Direction:
Rewrite the rows below with every "glass window" changed to "glass pane" and everything else left as it is, leaving out the pictures.

══════

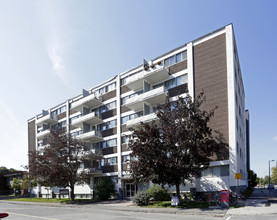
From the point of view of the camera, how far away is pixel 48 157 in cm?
3139

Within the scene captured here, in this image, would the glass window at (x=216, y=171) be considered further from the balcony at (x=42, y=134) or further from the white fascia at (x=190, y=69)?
the balcony at (x=42, y=134)

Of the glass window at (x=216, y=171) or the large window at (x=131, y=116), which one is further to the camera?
the large window at (x=131, y=116)

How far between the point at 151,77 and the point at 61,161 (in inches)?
650

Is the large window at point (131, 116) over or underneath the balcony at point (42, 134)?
over

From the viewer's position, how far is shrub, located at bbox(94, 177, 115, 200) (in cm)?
3209

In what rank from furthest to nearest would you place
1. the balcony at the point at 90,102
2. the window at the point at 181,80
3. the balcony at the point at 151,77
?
1. the balcony at the point at 90,102
2. the balcony at the point at 151,77
3. the window at the point at 181,80

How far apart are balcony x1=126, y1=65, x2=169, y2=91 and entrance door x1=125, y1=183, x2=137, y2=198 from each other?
1430 cm

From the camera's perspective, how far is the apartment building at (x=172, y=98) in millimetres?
24516

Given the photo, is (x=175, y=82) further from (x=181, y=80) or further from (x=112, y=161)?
Answer: (x=112, y=161)

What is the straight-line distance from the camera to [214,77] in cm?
2616

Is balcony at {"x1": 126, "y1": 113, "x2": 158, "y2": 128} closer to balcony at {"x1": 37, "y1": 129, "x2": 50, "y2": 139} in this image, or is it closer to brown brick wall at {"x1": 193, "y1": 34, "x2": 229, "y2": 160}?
brown brick wall at {"x1": 193, "y1": 34, "x2": 229, "y2": 160}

══════

Answer for this exercise:
From the point of view of the camera, how far away is pixel 48 157 in cm?
3139

Within the scene captured here, in this image, would the glass pane at (x=216, y=171) be considered further from the balcony at (x=42, y=134) or further from the white fascia at (x=190, y=69)?
the balcony at (x=42, y=134)

Of the glass pane at (x=216, y=171) or the large window at (x=131, y=116), which one is further to the camera?
the large window at (x=131, y=116)

How far between the point at 151,77 and the point at 61,161 (in inches)?
650

Is the large window at point (131, 116) over or underneath the balcony at point (42, 134)?
over

From the viewer's position, how far is shrub, located at bbox(94, 177, 115, 200) (in cm)?
3209

In what rank from furthest to nearest would you place
1. the balcony at the point at 90,102
2. the window at the point at 181,80
3. the balcony at the point at 151,77
?
1. the balcony at the point at 90,102
2. the balcony at the point at 151,77
3. the window at the point at 181,80

How far apart are balcony x1=126, y1=65, x2=169, y2=91 and entrance door x1=125, y1=183, x2=137, y2=198 from each other?
1430 cm

From the camera's perspective, how far is the apartment building at (x=172, y=98) in millimetres?
24516

Given the photo, is (x=175, y=82) further from (x=181, y=80) or further from (x=112, y=161)?
Answer: (x=112, y=161)

What is the straight-line distance from the camera to [214,77] in cm?
2616

Is balcony at {"x1": 126, "y1": 113, "x2": 158, "y2": 128} closer to balcony at {"x1": 37, "y1": 129, "x2": 50, "y2": 139} in this image, or is it closer to brown brick wall at {"x1": 193, "y1": 34, "x2": 229, "y2": 160}?
brown brick wall at {"x1": 193, "y1": 34, "x2": 229, "y2": 160}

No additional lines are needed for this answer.